# speakers recommendation



## mvigo (Mar 27, 2013)

I upgraded my receiver and works wonders for me. But now i want to upgrade my speakers, any suggestions, my room size is 10x15. And my budget is $500.00 - $700.00. But has to be satallite speakers i live in a townhouse. My setup is a Pioneer Elite vsx-43 receiver, Insignia NS-46L240A13, Sony BD player and Polk Audio RM 6750speakers and Def Tech prosub 600.


----------



## zieglj01 (Jun 20, 2011)

Cambridge S30 bookshelf and S50 center >
They will wake up your ears to good sound

2 pair S30 - for front and surround
http://www.accessories4less.com/mak...2-way-Bookshelf-Speakers-Pair-Dark-Oak/1.html

The center
http://www.accessories4less.com/mak...-3-Way-Center-Channel-Speaker-Dark-Oak/1.html


----------



## Andre (Feb 15, 2010)

Pioneer "Andrew Jones"

http://www.pioneerelectronics.com/PUSA/Home/Speakers/Home+Theater+Speakers


----------



## zieglj01 (Jun 20, 2011)

zieglj01 said:


> Cambridge S30 bookshelf and S50 center >
> They will wake up your ears to good sound
> 
> 2 pair S30 - for front and surround
> ...


However a solid deal, which I prefer over the Cambridge is,
the modded Pioneer AAL speakers, from Philharmonic Audio
http://philharmonicaudio.com/folio-me/html/Phil Pages/AALS.html

That is if you can wait till February - they have really taken off.

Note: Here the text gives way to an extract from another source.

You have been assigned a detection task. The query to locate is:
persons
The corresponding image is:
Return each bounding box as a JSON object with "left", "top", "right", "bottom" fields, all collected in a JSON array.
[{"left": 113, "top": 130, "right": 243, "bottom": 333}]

These are a clear step up from the Pioneer phase 2 speakers,
and are one real solid deal - for a taste of the higher-end.

I have owned the Cambridge S30 and demoed the AAL-BS22,
the AAL is a better speaker, and they favor an NHT type sound.
You can get a 5 piece surround set for $390.


----------



## mvigo (Mar 27, 2013)

Thanks for the reply guys, they all are in my budget. I've been looking at Def Tech procinema 600 its a little over my budget but I read a lot of good reviews, its a perfect size for my room also. just worried the size of the speakers you guys recommended, my wife will give me a hard time lol


----------



## zieglj01 (Jun 20, 2011)

mvigo said:


> Thanks for the reply guys, they all are in my budget. I've been looking at Def Tech procinema 600 its a little over my budget but I read a lot of good reviews, its a perfect size for my room also. just worried the size of the speakers you guys recommended, my wife will give me a hard time lol


If you are going to do something like that - then I would go with the
Focal Sib set - the speakers have bigger woofers and will be more rich
and full - Focal makes good stuff. A good price - a pair of sats alone
sell for $395
http://www.crutchfield.com/p_091SBCUB3B/Focal-Sib-Cub3-Black.html

http://www.musicdirect.com/p-4905-focal-sib-compact-speaker-pr.aspx


----------



## theJman (Mar 3, 2012)

Along with what's already been suggested, you might want to consider the Wave Crest Audio HVL-1 speakers.


----------



## mvigo (Mar 27, 2013)

Wow they all look great guys, now its time to convince my wife now lol,


----------



## noirx7 (Nov 21, 2013)

I'll jump in and add my thumbs up to the Andrew Jones Pioneer speakers. A case of seriously good engineering in an affordable package.


----------